# Exercise directions:
Exactly reproduce the data from its first line through the line with "This iterative approach", leaving out every line after it.

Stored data
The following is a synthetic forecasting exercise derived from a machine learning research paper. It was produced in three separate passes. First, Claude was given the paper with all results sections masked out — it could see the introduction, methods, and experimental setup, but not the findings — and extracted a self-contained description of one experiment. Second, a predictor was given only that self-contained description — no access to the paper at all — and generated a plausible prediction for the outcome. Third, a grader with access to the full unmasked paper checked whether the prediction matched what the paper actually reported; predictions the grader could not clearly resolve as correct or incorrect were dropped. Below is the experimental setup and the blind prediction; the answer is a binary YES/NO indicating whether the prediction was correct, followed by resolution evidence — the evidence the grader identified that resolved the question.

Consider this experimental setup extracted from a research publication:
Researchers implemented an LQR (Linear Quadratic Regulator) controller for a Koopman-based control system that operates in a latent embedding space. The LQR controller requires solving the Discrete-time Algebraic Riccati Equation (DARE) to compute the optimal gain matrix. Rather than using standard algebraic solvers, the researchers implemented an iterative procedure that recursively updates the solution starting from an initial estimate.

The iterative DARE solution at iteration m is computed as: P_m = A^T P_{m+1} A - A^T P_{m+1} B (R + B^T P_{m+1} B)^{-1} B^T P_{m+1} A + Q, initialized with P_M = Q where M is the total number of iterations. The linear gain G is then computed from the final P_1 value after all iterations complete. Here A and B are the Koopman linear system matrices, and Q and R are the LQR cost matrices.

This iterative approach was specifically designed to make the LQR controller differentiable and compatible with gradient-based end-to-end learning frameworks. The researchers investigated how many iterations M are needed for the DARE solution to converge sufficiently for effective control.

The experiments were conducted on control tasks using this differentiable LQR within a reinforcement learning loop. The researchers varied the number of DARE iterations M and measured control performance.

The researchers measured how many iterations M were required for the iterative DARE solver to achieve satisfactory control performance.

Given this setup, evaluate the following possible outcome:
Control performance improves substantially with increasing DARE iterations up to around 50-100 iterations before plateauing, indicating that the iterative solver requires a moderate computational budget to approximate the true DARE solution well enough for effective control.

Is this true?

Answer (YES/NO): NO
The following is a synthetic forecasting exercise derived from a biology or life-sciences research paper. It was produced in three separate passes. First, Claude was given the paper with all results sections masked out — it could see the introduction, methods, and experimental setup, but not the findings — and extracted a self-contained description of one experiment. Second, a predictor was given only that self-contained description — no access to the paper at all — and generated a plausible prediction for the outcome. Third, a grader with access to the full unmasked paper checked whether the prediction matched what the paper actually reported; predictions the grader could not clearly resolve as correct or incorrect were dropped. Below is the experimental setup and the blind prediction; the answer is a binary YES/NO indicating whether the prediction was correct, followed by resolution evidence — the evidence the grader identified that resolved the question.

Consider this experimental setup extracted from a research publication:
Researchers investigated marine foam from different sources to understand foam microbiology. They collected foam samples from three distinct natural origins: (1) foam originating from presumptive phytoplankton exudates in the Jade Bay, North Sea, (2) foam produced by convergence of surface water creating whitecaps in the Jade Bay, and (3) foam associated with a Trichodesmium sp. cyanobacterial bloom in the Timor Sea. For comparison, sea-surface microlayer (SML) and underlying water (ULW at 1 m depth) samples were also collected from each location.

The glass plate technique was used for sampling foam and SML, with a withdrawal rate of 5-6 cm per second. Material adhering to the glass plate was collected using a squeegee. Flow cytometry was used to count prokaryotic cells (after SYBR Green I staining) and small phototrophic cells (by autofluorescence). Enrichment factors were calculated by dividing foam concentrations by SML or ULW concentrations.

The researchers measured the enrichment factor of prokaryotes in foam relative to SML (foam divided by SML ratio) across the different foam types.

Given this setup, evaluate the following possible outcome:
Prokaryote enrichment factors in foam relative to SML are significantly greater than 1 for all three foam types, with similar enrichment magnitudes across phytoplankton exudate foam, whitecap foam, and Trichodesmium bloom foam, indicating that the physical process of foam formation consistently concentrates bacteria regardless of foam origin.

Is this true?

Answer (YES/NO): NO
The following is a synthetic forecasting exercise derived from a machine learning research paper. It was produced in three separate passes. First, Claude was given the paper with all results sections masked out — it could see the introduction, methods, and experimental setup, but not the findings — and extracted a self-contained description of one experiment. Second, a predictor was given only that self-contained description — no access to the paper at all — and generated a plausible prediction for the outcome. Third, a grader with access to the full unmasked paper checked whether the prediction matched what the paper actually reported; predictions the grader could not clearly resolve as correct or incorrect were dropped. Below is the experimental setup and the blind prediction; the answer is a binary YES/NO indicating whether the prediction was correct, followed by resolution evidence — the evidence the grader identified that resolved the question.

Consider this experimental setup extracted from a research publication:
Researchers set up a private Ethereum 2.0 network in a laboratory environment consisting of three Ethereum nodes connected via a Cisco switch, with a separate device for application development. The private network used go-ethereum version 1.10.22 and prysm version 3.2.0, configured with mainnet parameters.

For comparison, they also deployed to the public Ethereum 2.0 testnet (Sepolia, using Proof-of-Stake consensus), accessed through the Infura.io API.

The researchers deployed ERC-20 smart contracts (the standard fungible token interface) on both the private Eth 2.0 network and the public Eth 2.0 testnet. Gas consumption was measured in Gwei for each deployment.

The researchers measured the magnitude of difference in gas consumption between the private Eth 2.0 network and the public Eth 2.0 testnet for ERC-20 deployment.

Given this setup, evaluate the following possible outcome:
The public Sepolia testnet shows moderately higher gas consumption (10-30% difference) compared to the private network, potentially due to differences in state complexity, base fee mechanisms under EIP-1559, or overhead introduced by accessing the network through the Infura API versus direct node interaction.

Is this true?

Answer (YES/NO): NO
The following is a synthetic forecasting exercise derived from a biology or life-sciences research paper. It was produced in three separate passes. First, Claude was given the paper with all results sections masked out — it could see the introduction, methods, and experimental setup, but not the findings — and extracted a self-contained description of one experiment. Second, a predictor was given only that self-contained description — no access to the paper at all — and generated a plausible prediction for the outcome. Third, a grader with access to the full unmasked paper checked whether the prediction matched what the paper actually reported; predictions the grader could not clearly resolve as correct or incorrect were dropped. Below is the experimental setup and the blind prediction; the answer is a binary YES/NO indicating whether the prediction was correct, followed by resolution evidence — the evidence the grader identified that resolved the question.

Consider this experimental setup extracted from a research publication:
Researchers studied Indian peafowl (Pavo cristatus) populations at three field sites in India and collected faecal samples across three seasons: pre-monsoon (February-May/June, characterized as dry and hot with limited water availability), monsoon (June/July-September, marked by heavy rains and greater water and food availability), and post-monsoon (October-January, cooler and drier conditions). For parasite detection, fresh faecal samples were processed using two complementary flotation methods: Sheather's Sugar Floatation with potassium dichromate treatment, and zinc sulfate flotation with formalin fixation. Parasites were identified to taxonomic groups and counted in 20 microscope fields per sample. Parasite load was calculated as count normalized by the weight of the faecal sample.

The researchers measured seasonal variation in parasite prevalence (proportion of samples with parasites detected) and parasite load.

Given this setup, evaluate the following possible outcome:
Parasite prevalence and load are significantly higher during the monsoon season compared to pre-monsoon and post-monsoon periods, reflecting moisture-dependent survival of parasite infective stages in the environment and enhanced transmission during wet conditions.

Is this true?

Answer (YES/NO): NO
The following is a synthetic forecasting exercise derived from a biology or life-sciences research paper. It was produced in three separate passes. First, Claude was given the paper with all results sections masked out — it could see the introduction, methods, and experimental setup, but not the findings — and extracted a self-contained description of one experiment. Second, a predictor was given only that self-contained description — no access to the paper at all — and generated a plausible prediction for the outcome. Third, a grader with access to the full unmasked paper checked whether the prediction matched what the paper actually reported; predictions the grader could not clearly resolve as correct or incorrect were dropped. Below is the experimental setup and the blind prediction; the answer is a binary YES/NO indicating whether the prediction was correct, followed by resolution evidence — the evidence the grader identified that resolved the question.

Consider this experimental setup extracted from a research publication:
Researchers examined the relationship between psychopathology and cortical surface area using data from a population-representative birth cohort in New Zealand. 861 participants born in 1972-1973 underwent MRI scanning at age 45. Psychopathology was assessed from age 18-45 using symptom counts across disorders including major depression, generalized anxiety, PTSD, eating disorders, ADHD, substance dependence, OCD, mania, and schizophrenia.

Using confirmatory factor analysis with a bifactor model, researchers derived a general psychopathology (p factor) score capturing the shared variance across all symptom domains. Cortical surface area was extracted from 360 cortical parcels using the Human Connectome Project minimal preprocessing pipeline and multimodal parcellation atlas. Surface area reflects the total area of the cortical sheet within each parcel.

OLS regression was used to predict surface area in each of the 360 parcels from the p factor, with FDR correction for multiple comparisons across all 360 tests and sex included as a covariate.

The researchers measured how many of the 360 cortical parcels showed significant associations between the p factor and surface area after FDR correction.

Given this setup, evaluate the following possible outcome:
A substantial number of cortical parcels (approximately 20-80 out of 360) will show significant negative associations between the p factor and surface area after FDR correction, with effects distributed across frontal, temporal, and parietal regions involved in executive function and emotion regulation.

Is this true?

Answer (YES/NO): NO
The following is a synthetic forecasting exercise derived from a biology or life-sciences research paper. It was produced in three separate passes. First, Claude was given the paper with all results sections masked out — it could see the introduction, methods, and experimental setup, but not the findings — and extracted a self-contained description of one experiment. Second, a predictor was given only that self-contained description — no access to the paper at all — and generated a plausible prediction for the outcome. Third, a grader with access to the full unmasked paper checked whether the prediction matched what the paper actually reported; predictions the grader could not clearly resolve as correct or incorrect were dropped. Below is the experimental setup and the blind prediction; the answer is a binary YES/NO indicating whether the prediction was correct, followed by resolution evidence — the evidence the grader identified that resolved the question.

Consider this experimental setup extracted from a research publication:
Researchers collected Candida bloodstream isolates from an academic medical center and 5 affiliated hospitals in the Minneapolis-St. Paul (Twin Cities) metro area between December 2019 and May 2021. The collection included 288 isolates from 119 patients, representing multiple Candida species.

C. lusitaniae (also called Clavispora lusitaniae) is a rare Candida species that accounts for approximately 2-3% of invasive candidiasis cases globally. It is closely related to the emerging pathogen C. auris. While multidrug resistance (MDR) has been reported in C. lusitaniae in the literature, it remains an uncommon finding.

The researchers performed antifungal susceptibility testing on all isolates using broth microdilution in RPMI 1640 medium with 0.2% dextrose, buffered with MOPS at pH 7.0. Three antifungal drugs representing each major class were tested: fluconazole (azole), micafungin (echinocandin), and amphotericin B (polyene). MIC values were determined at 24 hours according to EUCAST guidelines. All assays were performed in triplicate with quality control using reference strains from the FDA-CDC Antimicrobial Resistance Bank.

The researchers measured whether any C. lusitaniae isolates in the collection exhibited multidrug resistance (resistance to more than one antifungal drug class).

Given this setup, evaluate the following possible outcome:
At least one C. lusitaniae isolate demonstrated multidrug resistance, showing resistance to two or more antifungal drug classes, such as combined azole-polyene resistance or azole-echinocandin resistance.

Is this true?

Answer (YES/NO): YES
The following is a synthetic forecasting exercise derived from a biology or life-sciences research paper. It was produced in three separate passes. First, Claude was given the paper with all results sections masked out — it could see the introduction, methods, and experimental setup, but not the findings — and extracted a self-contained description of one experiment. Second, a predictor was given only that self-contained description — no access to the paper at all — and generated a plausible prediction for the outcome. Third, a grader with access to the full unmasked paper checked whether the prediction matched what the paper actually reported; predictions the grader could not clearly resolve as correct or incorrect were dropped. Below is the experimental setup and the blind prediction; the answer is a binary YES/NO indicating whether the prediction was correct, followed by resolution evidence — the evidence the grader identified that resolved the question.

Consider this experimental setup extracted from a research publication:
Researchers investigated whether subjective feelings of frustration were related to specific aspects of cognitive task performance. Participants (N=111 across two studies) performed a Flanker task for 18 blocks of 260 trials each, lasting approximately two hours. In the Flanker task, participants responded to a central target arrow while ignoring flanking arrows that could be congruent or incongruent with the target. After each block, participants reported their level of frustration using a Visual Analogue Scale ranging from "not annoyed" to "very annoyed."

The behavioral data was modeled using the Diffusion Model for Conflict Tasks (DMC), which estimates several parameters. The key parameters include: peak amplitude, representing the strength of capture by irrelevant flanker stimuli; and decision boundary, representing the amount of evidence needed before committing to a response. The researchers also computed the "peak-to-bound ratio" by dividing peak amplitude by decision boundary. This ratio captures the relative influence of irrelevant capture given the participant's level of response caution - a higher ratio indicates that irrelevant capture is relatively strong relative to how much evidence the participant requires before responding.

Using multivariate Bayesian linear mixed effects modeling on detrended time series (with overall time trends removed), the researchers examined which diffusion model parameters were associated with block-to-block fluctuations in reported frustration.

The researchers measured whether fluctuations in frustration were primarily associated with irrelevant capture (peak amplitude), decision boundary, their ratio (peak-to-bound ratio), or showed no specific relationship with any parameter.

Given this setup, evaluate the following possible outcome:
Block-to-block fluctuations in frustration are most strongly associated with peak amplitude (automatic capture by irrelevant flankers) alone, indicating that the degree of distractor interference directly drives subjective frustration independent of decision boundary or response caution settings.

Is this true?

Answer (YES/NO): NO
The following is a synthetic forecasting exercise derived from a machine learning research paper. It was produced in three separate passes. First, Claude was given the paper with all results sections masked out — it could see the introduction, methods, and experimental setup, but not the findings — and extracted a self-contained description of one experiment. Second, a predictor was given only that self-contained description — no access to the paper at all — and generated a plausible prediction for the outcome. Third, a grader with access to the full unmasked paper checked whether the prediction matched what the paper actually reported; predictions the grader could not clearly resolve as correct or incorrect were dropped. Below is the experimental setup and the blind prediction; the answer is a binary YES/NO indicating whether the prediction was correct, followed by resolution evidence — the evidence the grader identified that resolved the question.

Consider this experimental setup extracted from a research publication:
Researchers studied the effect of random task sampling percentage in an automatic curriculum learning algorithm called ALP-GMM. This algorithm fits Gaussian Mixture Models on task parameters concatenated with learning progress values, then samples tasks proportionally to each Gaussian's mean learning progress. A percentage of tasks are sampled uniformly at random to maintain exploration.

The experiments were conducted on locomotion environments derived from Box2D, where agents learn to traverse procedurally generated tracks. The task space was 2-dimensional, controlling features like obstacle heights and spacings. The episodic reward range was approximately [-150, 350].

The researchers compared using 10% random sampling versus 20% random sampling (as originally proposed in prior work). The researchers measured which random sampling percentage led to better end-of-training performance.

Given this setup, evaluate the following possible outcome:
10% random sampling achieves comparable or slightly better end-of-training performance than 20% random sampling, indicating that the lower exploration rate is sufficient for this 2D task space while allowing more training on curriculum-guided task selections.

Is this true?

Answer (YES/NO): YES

# Written answer:
The following is a synthetic forecasting exercise derived from a machine learning research paper. It was produced in three separate passes. First, Claude was given the paper with all results sections masked out — it could see the introduction, methods, and experimental setup, but not the findings — and extracted a self-contained description of one experiment. Second, a predictor was given only that self-contained description — no access to the paper at all — and generated a plausible prediction for the outcome. Third, a grader with access to the full unmasked paper checked whether the prediction matched what the paper actually reported; predictions the grader could not clearly resolve as correct or incorrect were dropped. Below is the experimental setup and the blind prediction; the answer is a binary YES/NO indicating whether the prediction was correct, followed by resolution evidence — the evidence the grader identified that resolved the question.

Consider this experimental setup extracted from a research publication:
Researchers implemented an LQR (Linear Quadratic Regulator) controller for a Koopman-based control system that operates in a latent embedding space. The LQR controller requires solving the Discrete-time Algebraic Riccati Equation (DARE) to compute the optimal gain matrix. Rather than using standard algebraic solvers, the researchers implemented an iterative procedure that recursively updates the solution starting from an initial estimate.

The iterative DARE solution at iteration m is computed as: P_m = A^T P_{m+1} A - A^T P_{m+1} B (R + B^T P_{m+1} B)^{-1} B^T P_{m+1} A + Q, initialized with P_M = Q where M is the total number of iterations. The linear gain G is then computed from the final P_1 value after all iterations complete. Here A and B are the Koopman linear system matrices, and Q and R are the LQR cost matrices.

This iterative approach was specifically designed to make the LQR controller differentiable and compatible with gradient-based end-to-end learning frameworks. The researchers investigated how many iterations M are needed for the DARE solution to converge sufficiently for effective control.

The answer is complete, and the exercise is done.